— PROVIDED PASSAGE —
Fraud Experts Warn New White House Orders Send Mixed Signals To Financial Institutions

WASHINGTON—Two executive orders signed by President Donald Trump are setting up what some fraud and compliance experts see as a regulatory contradiction for financial institutions: tougher Know Your Customer and due diligence expectations for banks at the same time fintech and crypto firms could gain easier access to the financial system with fewer barriers, according to BankInfoSecurity.

The first order, titled “Restoring Integrity to America’s Financial System,” directs the Treasury Department within 60 days to advise banks on red flags tied to “non-work authorized populations and their employers.” The order also calls for proposed changes to Bank Secrecy Act rules, customer identification requirements and enhanced due diligence thresholds, with Treasury given 90 days to recommend updates to customer verification and customer identification program rules, BankInfoSecurity explained.

Industry observers told BankInfoSecurity the practical effect will likely be increased KYC scrutiny and additional onboarding friction for customers, even as the order’s focus appears aimed more at undocumented or unauthorized workers than at broader fraud activity.

A second executive order, “Integrating Financial Technology Innovation into Regulatory Frameworks,” takes a different approach by directing federal regulators to review and remove what the administration described as “overly burdensome and fragmented regulations” that may hinder fintech innovation. The order also instructs the Federal Reserve to evaluate within 120 days whether fintech and crypto firms should be granted direct access to the Fed’s payment network without relying on traditional bank intermediaries.

Fraud and compliance professionals interviewed by BankInfoSecurity warned the combined effect of the two orders could create an uneven regulatory environment in which banks face heavier compliance expectations while non-bank competitors gain greater access with potentially lighter oversight. One concern raised was that fraud risks often migrate toward areas with weaker supervision, particularly as faster payments and real-time transaction systems continue to expand.

The report noted that many of today’s most pressing fraud threats—including authorized push payment scams, synthetic identities, deepfake-enabled account takeovers and increasingly sophisticated mule networks—were largely absent from the executive orders. Critics argued the measures stop short of directly addressing modern fraud typologies that increasingly evade traditional AML and KYC frameworks.

“I did not really see anything about real fraud containment,” one fraud practitioner told BankInfoSecurity. “Dealing with APP fraud and scams is more important than fintech competition.”

— DATASET ENTRIES —
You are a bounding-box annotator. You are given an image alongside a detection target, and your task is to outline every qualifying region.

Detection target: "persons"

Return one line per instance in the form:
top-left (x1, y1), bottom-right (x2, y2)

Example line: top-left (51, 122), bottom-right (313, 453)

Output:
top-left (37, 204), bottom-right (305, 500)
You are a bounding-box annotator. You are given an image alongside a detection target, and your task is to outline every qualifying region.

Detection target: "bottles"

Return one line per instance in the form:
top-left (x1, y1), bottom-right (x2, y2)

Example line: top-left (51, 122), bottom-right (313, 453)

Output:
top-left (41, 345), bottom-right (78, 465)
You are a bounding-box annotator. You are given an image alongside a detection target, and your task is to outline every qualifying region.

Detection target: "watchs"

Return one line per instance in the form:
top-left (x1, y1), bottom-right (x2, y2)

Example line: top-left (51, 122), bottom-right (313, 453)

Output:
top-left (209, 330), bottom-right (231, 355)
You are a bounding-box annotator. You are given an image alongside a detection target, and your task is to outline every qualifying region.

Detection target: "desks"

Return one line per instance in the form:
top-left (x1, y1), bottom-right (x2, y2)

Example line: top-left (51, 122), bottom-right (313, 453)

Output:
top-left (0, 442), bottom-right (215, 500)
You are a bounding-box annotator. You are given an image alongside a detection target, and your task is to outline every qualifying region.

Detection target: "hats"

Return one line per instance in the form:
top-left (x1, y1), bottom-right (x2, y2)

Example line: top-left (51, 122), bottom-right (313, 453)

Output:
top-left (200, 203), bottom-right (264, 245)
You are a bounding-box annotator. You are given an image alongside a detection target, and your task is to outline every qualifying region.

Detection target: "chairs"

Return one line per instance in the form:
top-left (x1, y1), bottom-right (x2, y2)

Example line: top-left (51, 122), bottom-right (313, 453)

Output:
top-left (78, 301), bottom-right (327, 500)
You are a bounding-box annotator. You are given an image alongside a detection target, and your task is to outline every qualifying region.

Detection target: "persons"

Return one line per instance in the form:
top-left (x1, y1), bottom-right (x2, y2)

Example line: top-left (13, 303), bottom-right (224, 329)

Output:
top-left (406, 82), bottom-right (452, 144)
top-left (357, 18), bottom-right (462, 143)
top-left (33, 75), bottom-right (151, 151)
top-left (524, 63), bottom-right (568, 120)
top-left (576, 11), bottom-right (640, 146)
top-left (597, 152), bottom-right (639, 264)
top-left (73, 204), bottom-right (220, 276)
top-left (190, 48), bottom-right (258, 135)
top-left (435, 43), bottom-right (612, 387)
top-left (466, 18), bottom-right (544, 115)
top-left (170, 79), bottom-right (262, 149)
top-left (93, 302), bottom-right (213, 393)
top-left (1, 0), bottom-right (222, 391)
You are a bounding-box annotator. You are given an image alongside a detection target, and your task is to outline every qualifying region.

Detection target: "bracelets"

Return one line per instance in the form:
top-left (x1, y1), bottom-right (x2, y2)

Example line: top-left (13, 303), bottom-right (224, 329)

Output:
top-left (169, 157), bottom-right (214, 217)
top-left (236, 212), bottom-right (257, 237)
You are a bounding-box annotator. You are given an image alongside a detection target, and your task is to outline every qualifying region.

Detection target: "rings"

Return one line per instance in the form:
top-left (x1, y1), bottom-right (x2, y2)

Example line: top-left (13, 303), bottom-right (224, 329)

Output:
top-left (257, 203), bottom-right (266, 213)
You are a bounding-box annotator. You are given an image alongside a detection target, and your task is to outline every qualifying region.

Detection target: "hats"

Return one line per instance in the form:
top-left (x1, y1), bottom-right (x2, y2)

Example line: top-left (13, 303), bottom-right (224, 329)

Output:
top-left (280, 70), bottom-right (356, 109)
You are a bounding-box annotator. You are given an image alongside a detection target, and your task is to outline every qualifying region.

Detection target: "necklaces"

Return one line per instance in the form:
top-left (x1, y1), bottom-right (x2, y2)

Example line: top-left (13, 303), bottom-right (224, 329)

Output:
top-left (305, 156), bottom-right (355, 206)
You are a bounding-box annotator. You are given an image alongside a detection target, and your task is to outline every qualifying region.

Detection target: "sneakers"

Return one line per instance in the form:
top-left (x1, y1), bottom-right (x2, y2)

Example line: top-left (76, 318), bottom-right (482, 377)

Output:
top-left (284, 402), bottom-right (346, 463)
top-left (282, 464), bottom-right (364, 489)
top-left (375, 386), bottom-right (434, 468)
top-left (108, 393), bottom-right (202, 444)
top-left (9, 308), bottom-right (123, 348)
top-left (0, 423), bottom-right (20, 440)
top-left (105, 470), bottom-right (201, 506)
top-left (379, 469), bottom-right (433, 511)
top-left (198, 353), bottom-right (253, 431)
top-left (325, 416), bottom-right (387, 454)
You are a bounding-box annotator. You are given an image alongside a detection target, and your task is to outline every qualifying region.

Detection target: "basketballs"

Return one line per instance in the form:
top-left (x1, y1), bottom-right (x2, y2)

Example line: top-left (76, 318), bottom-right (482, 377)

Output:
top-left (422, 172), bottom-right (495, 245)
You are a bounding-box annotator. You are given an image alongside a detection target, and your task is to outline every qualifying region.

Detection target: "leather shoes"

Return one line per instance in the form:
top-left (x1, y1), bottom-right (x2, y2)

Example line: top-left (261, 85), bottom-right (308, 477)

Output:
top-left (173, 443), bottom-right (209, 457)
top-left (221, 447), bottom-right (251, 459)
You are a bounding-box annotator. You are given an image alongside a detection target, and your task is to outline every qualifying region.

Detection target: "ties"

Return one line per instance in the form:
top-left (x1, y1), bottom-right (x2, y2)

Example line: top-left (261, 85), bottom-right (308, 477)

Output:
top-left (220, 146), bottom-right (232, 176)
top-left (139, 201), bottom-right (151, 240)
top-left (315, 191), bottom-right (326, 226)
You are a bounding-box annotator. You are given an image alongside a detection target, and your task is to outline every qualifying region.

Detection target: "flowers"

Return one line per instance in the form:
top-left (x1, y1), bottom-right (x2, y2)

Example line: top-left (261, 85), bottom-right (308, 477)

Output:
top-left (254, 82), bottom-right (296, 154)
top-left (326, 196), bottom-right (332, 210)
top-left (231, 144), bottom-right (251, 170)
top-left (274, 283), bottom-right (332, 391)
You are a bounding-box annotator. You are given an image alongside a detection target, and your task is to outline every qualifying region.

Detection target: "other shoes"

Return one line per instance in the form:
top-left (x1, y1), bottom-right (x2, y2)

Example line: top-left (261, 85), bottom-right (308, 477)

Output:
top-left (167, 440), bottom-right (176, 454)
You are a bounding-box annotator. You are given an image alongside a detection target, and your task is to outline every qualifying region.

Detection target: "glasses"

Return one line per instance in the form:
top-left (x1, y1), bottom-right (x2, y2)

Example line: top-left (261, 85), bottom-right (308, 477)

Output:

— QUESTIONS —
1/ Rewrite the paragraph of the article on the White House orders that begins "The first order, titled" as a short bulleted list, keeping its main facts.
2/ List every fraud threat that the article on the White House orders says was largely absent from the executive orders.
3/ According to the article on the White House orders, how long does the Federal Reserve have to evaluate whether fintech and crypto firms should get direct access to its payment network?
The records have no connection to the article on the White House orders.

— ANSWERS BY ITEM NUMBER —
1/
- The first order is titled "Restoring Integrity to America's Financial System."
- Within 60 days, Treasury must advise banks on red flags tied to "non-work authorized populations and their employers."
- The order calls for proposed changes to Bank Secrecy Act rules, customer identification requirements and enhanced due diligence thresholds.
- Within 90 days, Treasury must recommend updates to customer verification and customer identification program rules.

2/
- Authorized push payment scams
- Synthetic identities
- Deepfake-enabled account takeovers
- Increasingly sophisticated mule networks

3/ 120 days.